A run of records

#####

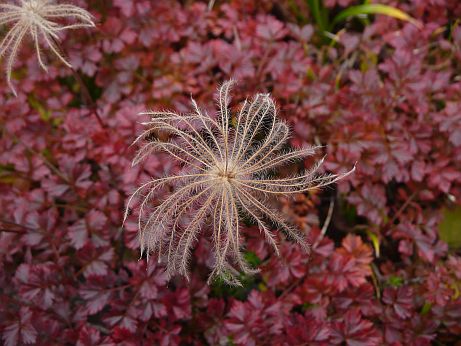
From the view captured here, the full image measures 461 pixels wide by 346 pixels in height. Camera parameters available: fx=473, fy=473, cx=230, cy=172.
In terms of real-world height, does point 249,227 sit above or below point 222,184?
below

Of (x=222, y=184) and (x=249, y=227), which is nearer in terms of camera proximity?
(x=222, y=184)

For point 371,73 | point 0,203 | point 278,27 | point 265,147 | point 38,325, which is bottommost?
point 38,325

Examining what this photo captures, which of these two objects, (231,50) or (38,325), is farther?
(231,50)

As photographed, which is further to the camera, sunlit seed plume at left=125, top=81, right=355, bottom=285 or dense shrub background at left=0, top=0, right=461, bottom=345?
dense shrub background at left=0, top=0, right=461, bottom=345

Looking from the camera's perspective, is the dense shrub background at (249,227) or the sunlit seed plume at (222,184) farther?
the dense shrub background at (249,227)

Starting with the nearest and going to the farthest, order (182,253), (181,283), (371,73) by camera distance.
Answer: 1. (182,253)
2. (181,283)
3. (371,73)

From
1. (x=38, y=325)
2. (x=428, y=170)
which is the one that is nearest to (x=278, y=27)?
(x=428, y=170)

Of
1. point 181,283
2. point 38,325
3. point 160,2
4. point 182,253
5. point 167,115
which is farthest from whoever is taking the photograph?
point 160,2

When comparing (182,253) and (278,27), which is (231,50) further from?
(182,253)
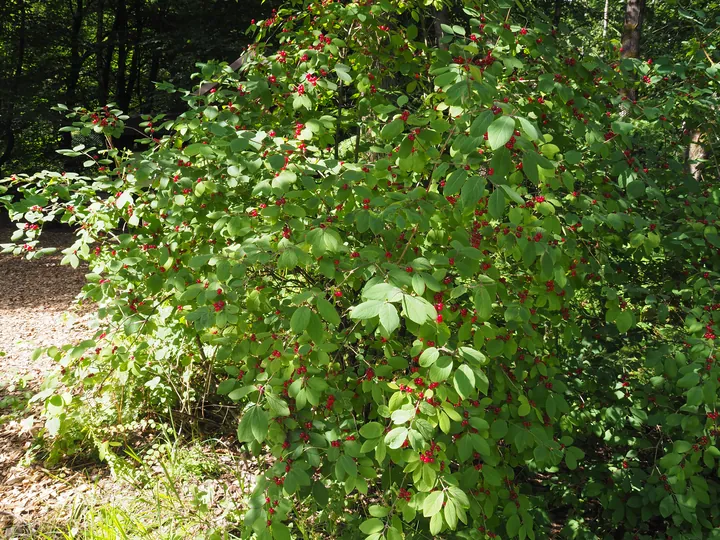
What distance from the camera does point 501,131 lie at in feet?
3.69

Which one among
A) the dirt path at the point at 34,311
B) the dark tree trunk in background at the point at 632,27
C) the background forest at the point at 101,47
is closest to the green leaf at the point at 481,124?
the dirt path at the point at 34,311

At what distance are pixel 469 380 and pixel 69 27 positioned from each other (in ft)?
42.8

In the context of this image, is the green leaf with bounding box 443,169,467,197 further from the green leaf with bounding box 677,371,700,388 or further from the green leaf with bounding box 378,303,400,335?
the green leaf with bounding box 677,371,700,388

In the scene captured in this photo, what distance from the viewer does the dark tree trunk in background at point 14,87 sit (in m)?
9.59

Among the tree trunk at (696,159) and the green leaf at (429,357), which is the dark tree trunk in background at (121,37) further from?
the green leaf at (429,357)

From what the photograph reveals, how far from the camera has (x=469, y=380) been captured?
4.15 ft

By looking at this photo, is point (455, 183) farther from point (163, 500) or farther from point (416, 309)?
point (163, 500)

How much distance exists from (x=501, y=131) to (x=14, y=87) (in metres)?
11.0

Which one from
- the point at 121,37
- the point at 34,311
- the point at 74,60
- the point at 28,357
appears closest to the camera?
the point at 28,357

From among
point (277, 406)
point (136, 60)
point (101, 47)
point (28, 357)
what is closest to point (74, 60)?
point (101, 47)

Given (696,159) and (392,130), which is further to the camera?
(696,159)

#####

Repeat all of the records verbatim, leaving out the pictures.

From the view captured here, the full image measures 461 pixels wide by 346 pixels in height. Camera parameters available: fx=473, fy=473, cx=230, cy=172.
In terms of real-world height, does point 249,227 sit above or below point 222,184?
below

Of (x=222, y=184) and (x=249, y=227), which is nearer in terms of camera proximity?
(x=222, y=184)

For point 371,73 | point 0,203 | point 278,27 | point 265,147 | point 38,325, which is bottommost?
point 38,325

Examining what this photo captures, which of these two objects, (231,50) or (38,325), is farther?
(231,50)

As photographed, which is further to the camera, sunlit seed plume at left=125, top=81, right=355, bottom=285 or dense shrub background at left=0, top=0, right=461, bottom=345?
dense shrub background at left=0, top=0, right=461, bottom=345

Looking from the camera's perspective, is the dense shrub background at (249,227) or the sunlit seed plume at (222,184) farther?
the dense shrub background at (249,227)

Starting with the nearest and going to the farthest, order (182,253), (181,283), (371,73) by camera distance.
Answer: 1. (182,253)
2. (181,283)
3. (371,73)

From
1. (x=38, y=325)
2. (x=428, y=170)
which is the one that is nearest to (x=278, y=27)?
(x=428, y=170)

Of
1. point 181,283
2. point 38,325
3. point 160,2
4. point 182,253
5. point 167,115
which is farthest from whoever is taking the photograph?
point 160,2

When comparing (182,253) and (278,27), which is (231,50) further from?
(182,253)
What distance from the camera does point 501,131 lie at in feet?
3.69

Which one among
A) the dirt path at the point at 34,311
B) the dark tree trunk in background at the point at 632,27
C) the background forest at the point at 101,47
is closest to the green leaf at the point at 481,124?
the dirt path at the point at 34,311

At what distance are pixel 469 380 and pixel 69 27 positioned from each other (in ft)?
42.8

In the context of this image, is the green leaf with bounding box 443,169,467,197 further from the green leaf with bounding box 677,371,700,388 or further from the green leaf with bounding box 378,303,400,335?
the green leaf with bounding box 677,371,700,388

In the scene captured in this photo, what distance from the viewer does the dark tree trunk in background at point 14,87 sit (in m)?
9.59

Among the tree trunk at (696,159) and the green leaf at (429,357), which is the dark tree trunk in background at (121,37) further from?
the green leaf at (429,357)

From what the photograph reveals, how far from the camera has (x=469, y=380) been captured?
4.15 ft

By looking at this photo, is point (455, 183) farther from point (163, 500) or farther from point (416, 309)?
point (163, 500)

How much distance exists from (x=501, y=131) to (x=14, y=87) (in metres)?
11.0

Which one from
- the point at 121,37
- the point at 34,311
- the point at 74,60
- the point at 28,357
appears closest to the camera?
the point at 28,357

From among
point (277, 406)
point (136, 60)
point (101, 47)
point (28, 357)
what is closest to point (74, 60)?
point (101, 47)

Given (696,159) and (392,130), which is further to the camera?
(696,159)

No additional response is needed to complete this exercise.